Pour payer son loyer, il va de combines en combines, toujours minables et malhonnêtes : les valeurs morales ne l’étouffent pas.
Entre baratin et arnaques, il carbure à la débrouille, pas toujours scrupuleuse ni sympa. En orchestrant comme un crescendo, la confrontation entre son élan d’une vie pleine de fantaisie et le rejet évident de son entourage. Chez les habitants de cette petite ville paumée, on sent des rancunes de crasses passées. Son amoralisme cool n’est plus supporté et, en définitive, il se retrouve bien seul.

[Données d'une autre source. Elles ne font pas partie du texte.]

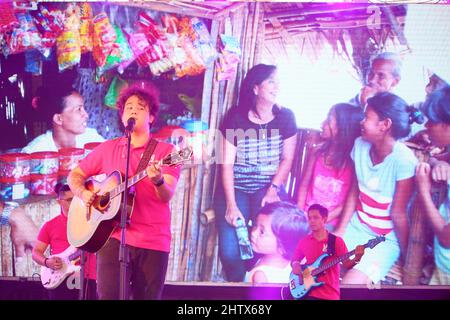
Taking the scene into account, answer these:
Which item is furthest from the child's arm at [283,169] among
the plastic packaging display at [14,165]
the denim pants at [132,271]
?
the plastic packaging display at [14,165]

L’exaltation de Mikey ne l’empêche pas de glisser dans la précarité, mais, beau gosse, il emballe, en la saoulant de mots, une jolie gamine qui peut lui donner l’espoir d’une vie sur de bons rails, alors qu’en fait, il serait prêt à l’expédier faire à son tour du cinéma porno, en récupérant un peu d’argent au passage, histoire d’échapper à sa mouise. Dispersé, il est vite séduit par tout miroir aux alouettes. Mais il finira par sortir du déni en regardant sa vie en face et en prenant conscience de ce qu’il a perdu.
Tout se passe pendant la campagne pour l’élection de Donald Trump à la présidence des Etats-Unis dans une Amérique qui correspond à ses électeurs et à leur opportunisme cynique, comme celui de Mikey.
« Red Rocket » est le septième long-métrage de Sean Baker dont on a surtout remarqué « Tangerine », en 2015, et « The Florida Project », en 2017.
Il préfère suggérer par des glissements de perception plutôt que par les dialogues ou des rebondissements. Aussi, dans « Red Rocket », relève-t-il le défi de laisser supposer le changement intérieur de son personnage principal.
Ce portrait de looser décontracté et profiteur abusif est incarné par Simon Rex. Grâce à son excellent jeu, il donne une vérité saisissante à une vie en forme de fuite en avant. Au dernier Festival de Cannes, où « Red Rocket » était sélectionné en compétition, cet acteur a bien failli remporter le Prix d’interprétation masculine : son nom était largement cité sur la Croisette pour la fantaisie et la sensibilité qu’il a données à son personnage d’antihéros.